O Amazonas tem o cruzeiro, a pesca esportiva e os festivais. Em sua visão, qual deles tem mais peso? 

A maior ferramenta turística nossa em questão de eventos está no Festival de Parintins. Este evento é reconhecido globalmente e todos sabem um pouco do Caprichoso e Garantido. Depois, eu acredito que a maior ferramenta nossa é a biodiversidade, isto é um atrativo da nossa região. Por conta da Zona Franca e desse modelo econômico nós criamos uma preservação de 95 a 97%. Nós temos uma biodiversidade e uma preservação ambiental estupenda. O povo do nosso Amazonas não conhece o seu turismo. Tem gente que nunca foi ao Encontro das Águas e nem entrou no Teatro Amazonas. Nós vamos fazer um programa endomarketing para que nosso povo conheça mais a nossa região. Estamos na segunda fase do centro de convenções de R$ 85 milhões. Estimamos expandir para que o espaço tenha 28 mil de metros quadrados, hoje tem 7800 m². A expectativa de entrega é para o primeiro trimestre de 2019. 

Como está o mapeamento da pesca esportiva no Estado? 

Está bem adiantado e esse mapeamento o próprio turista já o fez. Não temos operações muito consolidadas no Estado. Exemplo de Barcelos que recebe entre 17 a 16 mil por ano, com acréscimo de 15%  em relação ao ano anterior e que tem uma geração econômica na faixa de R$ 30 milhões. Pesca turista não é relativamente barata. O que estava faltando acontecer era reconhecer que o tucunaré é ouro da Amazônia, porque é um ouro que não acaba. Um peixe gera muito outros peixes, pois o pescador pega e devolve. O que adiantou bastante foi a lei do defeso.

Que tipos de roteiros o senhor acha que o Amazonas tem potencial de explorar? 

O turismo de aventura precisa de uma atenção, além do de ‘sol e praia’.  Estamos terminando a parte de orçamento para fazer barracas nas principais praias da cidade e fazer uma estrutura mínima para elas. A ideia é fazer algo sem muito luxo, porém funcional.  Já o turismo de aventura seria  as cachoeiras de Presidente Figueiredo, a Serra de Aracá, a Serra da Valéria. 

O turismo comunitário parece que foi abandonado. Como o senhor avalia isso? 

Não, pelo contrário. Esse turismo é muito bom e bastante elogiado. Inclusive teve uma matéria na Folha de São Paulo. Nós trouxemos o repórter de lá e ele fez essa matéria na base comunitária.

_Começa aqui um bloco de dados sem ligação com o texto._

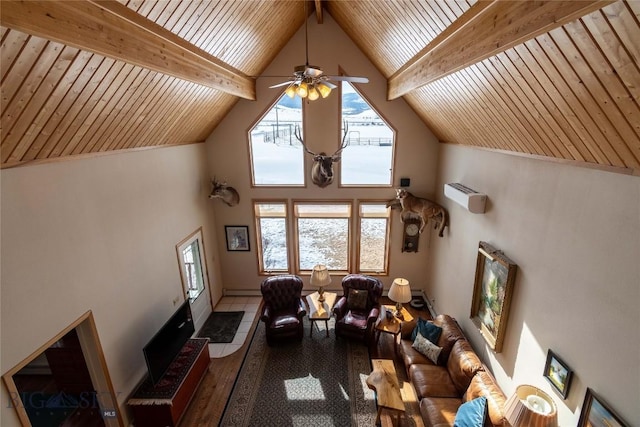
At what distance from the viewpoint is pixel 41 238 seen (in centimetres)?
295

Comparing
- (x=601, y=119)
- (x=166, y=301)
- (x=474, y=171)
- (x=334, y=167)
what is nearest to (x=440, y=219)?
(x=474, y=171)

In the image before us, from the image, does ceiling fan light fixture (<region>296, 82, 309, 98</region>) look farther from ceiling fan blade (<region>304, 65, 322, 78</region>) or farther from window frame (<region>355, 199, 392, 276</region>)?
window frame (<region>355, 199, 392, 276</region>)

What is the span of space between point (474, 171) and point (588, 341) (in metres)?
2.89

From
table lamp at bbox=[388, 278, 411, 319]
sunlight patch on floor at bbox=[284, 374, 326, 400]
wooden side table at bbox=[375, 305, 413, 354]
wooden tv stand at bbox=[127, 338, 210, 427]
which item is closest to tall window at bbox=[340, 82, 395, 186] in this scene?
table lamp at bbox=[388, 278, 411, 319]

E é isto que está faltando, promover mais. E é o que temos levado. Acabamos de levar para a feira de turismo na Espanha e para o The New York Times Travel Show que é em Nova York.  Esse turismo é importante, pois cruza duas vertentes. Ele favorece aquela pessoa que quer ficar na casa do caboclo vivendo aquela experiência como também ajuda quem quer viver uma aventura. 

Como está a tratativa de Madrid-Manaus? 

Não é só Madrid-Manaus. Nós estamos tratando com a Europa, Ibéria, a Latam e a American Airlines para tentar aumentar os fluxos dos destinos. Estamos tentando voos Manaus-Dallas para atingir pessoas para a pesca esportiva. E outro voo para Manaus-Madrid, porque perdemos ligação com a Europa com a TAP e não foi por incompetência governamental e sim por questão de fusão da aviação muito dinâmica. Você não pode culpar o governo por isso, todas as Companhias Aéreas Internacionais tem isenção de ICMS só que a TAP foi comprada pela a Azul, então o voo da TAP que vinha até Manaus ficou sem sentido a partir do momento que tem uma conexão Belém-Manaus ficou muito mais barato. Estamos tentando com Ibéria e com a Europa para abrir voo Manaus- Madrid, Manaus- Lisboa e Manaus-Europa. E nós temos potencial para fazer esses vôos.